▶ _Obiettivo indicato_
Per favore, ritrascrivi tutti i dati qui sotto, riga per riga e senza alcuna modifica.

Estratti da un dataset di ragionamento spaziale:
━━━━━━━━━━━━━━━━━━━━
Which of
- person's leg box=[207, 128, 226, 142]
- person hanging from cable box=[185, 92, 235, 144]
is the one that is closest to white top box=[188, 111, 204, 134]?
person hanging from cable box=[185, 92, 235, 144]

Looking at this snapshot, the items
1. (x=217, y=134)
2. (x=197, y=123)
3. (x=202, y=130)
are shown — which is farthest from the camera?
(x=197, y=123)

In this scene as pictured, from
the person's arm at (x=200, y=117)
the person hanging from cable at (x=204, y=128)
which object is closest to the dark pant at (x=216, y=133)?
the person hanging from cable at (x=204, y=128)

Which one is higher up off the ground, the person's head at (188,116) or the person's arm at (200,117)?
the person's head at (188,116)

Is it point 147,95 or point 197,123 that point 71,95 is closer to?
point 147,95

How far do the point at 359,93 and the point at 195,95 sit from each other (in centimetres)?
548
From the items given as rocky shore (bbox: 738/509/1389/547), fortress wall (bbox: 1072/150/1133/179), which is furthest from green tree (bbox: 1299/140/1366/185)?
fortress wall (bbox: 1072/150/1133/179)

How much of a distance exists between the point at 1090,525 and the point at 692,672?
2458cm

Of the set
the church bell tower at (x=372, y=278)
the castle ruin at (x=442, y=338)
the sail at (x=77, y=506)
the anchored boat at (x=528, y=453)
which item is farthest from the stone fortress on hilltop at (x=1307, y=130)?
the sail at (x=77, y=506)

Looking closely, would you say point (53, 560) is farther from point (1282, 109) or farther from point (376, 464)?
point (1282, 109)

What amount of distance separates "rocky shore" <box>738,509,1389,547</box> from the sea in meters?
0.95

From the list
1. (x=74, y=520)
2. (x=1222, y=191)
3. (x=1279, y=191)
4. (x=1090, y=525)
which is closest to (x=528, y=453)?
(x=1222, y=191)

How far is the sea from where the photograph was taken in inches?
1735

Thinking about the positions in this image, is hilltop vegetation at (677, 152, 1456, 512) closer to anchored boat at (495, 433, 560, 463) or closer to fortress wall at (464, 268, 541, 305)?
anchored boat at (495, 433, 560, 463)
━━━━━━━━━━━━━━━━━━━━
▶ _Risposta_
Which of
- person's leg box=[207, 128, 226, 142]
- person hanging from cable box=[185, 92, 235, 144]
is the one that is closest to white top box=[188, 111, 204, 134]?
person hanging from cable box=[185, 92, 235, 144]

Looking at this snapshot, the items
1. (x=217, y=134)
2. (x=197, y=123)
3. (x=202, y=130)
are shown — which is farthest from the camera?
(x=197, y=123)

In this scene as pictured, from
the person's arm at (x=200, y=117)
the person hanging from cable at (x=204, y=128)
which object is closest to the dark pant at (x=216, y=133)?
the person hanging from cable at (x=204, y=128)

Which one is higher up off the ground, the person's head at (188,116) or the person's arm at (200,117)?
the person's head at (188,116)

Is it point 147,95 or point 197,123 that point 71,95 is closer to?
point 147,95

How far do the point at 359,93 and the point at 195,95 sit from each other (in centimetres)?
548
From the items given as rocky shore (bbox: 738/509/1389/547), fortress wall (bbox: 1072/150/1133/179), which is furthest from green tree (bbox: 1299/140/1366/185)?
fortress wall (bbox: 1072/150/1133/179)

How much of a distance exists between the point at 1090,525 and the point at 692,672?
2458cm

Of the set
the church bell tower at (x=372, y=278)
the castle ruin at (x=442, y=338)
the sail at (x=77, y=506)
the anchored boat at (x=528, y=453)
which item is farthest from the stone fortress on hilltop at (x=1307, y=130)?
the sail at (x=77, y=506)

Looking closely, would you say point (53, 560) is farther from point (1282, 109) or farther from point (376, 464)?
point (1282, 109)

What amount of distance separates "rocky shore" <box>738,509,1389,547</box> from the sea in meters?
0.95

From the list
1. (x=74, y=520)
2. (x=1222, y=191)
3. (x=1279, y=191)
4. (x=1090, y=525)
which is closest to (x=528, y=453)?
(x=1222, y=191)

How far is the sea from where the photograph was taken in inches?
1735

Thinking about the positions in this image, is hilltop vegetation at (677, 152, 1456, 512) closer to anchored boat at (495, 433, 560, 463) or closer to fortress wall at (464, 268, 541, 305)?
anchored boat at (495, 433, 560, 463)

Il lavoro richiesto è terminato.